FDA Expands Approval for Denosumab
September 19, 2011 -- On Friday, September 16, 2011, the Food and Drug Administration (FDA) approved denosumab (Prolia) to increase bone mass in non-metastatic prostate cancer patients undergoing androgen deprivation therapy (ADT). Patients undergoing ADT tend to be at high-risk for fractures, including fractures of the spine. With denosumab injections, patients may reduce the risk of these fractures.
Matthew Smith, MD, PhD, director of the Genitourinary Malignancies Program at Massachusetts General Hospital Cancer Center, Boston has been a Prostate Cancer Foundation (PCF) funding recipient since 1997 for his work in improving prostate cancer survivorship. PCF has invested more than $1.8 million in Dr. Smith and his team’s critical research projects on denosumab and treatment sciences on improving survivorship. The more than $1.8 million in funding support for Smith and denosumab from the Prostate Cancer Foundation came from peer-reviewed, non-corporate academic grants starting in 1997.

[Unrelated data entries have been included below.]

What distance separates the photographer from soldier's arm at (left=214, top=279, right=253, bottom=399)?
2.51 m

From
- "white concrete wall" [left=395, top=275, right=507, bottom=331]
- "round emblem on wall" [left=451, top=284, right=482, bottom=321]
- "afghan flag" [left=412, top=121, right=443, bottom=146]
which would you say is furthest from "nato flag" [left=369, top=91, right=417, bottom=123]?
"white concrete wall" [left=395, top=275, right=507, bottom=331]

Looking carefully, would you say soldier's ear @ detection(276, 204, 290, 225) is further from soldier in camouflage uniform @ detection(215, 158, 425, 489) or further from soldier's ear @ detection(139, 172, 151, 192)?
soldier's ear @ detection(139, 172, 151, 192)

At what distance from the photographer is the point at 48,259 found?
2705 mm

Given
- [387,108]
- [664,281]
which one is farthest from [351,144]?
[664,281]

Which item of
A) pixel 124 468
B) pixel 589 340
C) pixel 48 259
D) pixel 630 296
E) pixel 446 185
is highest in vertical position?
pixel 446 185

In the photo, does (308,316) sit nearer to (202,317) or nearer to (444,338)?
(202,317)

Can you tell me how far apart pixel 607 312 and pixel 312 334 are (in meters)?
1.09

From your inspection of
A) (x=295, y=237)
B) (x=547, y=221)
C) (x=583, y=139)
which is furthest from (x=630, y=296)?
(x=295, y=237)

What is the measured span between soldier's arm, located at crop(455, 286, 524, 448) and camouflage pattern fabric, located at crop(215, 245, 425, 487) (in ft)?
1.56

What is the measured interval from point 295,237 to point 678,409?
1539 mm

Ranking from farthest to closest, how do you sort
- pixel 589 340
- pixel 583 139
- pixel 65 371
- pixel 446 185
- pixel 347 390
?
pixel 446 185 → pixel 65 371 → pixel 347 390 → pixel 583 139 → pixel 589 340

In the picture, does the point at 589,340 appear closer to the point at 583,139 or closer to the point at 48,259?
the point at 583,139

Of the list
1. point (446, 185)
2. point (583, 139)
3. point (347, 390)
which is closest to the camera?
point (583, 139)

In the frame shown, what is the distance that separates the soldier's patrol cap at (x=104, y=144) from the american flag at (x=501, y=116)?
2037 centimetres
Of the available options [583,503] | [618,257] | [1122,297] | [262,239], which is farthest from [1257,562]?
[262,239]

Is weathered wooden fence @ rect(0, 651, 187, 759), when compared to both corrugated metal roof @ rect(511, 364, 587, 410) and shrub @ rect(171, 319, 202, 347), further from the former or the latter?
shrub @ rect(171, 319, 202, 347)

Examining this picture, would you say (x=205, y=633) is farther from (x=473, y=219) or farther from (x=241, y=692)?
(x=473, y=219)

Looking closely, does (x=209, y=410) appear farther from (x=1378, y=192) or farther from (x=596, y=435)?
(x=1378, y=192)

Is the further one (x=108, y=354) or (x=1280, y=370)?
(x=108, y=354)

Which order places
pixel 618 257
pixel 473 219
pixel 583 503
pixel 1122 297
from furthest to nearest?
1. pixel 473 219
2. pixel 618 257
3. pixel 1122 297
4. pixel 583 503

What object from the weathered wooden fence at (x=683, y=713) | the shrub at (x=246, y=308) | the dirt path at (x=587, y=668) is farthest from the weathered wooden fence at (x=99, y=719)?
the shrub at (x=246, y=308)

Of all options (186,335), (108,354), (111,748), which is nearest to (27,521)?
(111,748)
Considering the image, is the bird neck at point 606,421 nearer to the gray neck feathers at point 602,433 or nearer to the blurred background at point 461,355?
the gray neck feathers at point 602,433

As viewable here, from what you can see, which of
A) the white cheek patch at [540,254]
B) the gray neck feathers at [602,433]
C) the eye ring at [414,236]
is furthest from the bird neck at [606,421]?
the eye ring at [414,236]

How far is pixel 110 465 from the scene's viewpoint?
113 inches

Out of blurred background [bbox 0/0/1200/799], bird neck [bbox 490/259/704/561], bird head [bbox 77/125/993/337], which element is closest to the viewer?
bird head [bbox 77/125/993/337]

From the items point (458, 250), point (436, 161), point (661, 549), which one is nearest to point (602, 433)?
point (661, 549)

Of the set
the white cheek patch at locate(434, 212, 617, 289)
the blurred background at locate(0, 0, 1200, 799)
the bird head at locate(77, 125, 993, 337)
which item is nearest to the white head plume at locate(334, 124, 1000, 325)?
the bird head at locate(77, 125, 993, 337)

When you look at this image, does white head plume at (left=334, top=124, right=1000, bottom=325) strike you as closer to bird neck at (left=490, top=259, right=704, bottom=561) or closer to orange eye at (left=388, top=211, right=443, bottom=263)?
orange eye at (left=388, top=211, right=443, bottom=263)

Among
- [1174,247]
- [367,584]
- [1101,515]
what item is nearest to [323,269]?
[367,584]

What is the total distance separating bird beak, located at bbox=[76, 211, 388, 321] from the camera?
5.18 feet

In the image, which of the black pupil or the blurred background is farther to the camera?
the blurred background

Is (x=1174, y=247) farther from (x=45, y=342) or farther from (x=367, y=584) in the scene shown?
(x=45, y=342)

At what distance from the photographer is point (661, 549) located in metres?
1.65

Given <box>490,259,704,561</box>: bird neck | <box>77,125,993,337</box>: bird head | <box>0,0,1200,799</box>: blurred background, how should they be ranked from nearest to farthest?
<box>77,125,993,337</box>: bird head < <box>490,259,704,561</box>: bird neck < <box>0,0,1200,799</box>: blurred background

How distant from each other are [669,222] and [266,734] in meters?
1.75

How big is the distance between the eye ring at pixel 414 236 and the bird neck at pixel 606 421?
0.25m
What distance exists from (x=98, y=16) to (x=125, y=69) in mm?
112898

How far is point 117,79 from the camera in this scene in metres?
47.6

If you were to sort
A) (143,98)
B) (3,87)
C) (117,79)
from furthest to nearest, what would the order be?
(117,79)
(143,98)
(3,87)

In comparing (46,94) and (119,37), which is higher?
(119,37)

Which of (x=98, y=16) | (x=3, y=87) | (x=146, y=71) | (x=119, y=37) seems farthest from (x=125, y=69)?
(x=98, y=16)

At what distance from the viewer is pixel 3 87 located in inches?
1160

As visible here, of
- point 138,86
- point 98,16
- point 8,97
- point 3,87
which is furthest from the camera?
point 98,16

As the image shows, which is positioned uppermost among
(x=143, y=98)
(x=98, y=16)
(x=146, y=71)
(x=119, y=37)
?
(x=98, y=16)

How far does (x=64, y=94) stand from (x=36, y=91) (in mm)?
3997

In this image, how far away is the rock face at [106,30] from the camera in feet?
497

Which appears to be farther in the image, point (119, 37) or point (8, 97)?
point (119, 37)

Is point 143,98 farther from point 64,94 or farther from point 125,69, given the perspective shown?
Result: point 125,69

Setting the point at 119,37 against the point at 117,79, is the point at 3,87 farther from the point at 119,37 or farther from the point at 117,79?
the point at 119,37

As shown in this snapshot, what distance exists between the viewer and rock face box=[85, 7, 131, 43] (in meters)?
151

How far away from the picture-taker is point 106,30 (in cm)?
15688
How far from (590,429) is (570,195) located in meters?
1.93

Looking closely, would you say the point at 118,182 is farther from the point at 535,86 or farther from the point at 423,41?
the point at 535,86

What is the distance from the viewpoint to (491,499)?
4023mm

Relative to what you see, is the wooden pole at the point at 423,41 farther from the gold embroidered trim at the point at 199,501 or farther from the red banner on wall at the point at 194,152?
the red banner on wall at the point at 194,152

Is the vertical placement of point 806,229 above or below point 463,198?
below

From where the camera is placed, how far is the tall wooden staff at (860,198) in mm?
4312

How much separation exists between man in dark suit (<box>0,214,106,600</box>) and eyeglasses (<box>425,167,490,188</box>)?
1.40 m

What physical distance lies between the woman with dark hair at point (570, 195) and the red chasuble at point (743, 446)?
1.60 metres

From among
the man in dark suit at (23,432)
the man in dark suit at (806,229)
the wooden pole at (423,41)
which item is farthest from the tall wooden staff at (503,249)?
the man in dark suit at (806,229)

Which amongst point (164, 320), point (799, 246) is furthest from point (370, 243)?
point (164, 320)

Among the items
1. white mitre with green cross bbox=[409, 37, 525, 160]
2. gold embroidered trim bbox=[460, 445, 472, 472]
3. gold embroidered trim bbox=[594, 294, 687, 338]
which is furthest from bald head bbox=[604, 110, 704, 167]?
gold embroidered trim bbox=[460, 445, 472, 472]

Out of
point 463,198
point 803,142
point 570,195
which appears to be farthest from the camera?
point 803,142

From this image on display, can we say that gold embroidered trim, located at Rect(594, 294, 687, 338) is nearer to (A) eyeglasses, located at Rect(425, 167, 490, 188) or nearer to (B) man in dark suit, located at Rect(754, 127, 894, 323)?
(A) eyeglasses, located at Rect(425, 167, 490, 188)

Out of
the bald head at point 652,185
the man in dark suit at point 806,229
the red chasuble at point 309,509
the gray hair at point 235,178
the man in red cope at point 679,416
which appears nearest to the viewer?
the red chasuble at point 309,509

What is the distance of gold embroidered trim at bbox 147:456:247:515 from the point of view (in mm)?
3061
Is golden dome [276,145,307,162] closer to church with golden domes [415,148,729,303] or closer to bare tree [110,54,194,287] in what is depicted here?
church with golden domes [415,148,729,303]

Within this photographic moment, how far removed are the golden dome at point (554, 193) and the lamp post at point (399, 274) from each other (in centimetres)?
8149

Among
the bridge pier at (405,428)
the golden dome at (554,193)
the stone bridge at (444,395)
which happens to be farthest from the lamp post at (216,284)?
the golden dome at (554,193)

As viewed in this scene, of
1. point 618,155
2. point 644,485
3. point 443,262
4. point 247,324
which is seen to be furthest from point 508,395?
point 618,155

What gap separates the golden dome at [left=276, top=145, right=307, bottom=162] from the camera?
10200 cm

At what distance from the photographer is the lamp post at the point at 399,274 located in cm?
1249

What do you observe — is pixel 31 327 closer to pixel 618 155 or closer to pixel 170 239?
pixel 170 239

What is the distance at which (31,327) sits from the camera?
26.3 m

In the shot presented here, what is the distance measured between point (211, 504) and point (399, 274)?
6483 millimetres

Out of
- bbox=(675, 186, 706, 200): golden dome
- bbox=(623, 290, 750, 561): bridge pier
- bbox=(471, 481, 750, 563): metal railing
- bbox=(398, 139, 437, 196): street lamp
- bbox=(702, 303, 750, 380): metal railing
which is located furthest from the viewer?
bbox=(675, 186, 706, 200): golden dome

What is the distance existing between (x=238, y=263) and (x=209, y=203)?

Dr. Smith was involved in the design of the registrational clinical investigations for Prolia. Denosumab is manufactured by Amgen pharmaceuticals.
Denosumab is also approved by the FDA for additional indications. Prolia was approved by the FDA on June 1, 2010 for the treatment of postmenopausal women with osteoporosis who are considered to be at high-risk for fractures. In November 2010, the FDA approved Prolia (Xgeva) to help prevent skeletal-related events (SREs) in prostate cancer patients treated with ADT whose cancer had metastasized to bone.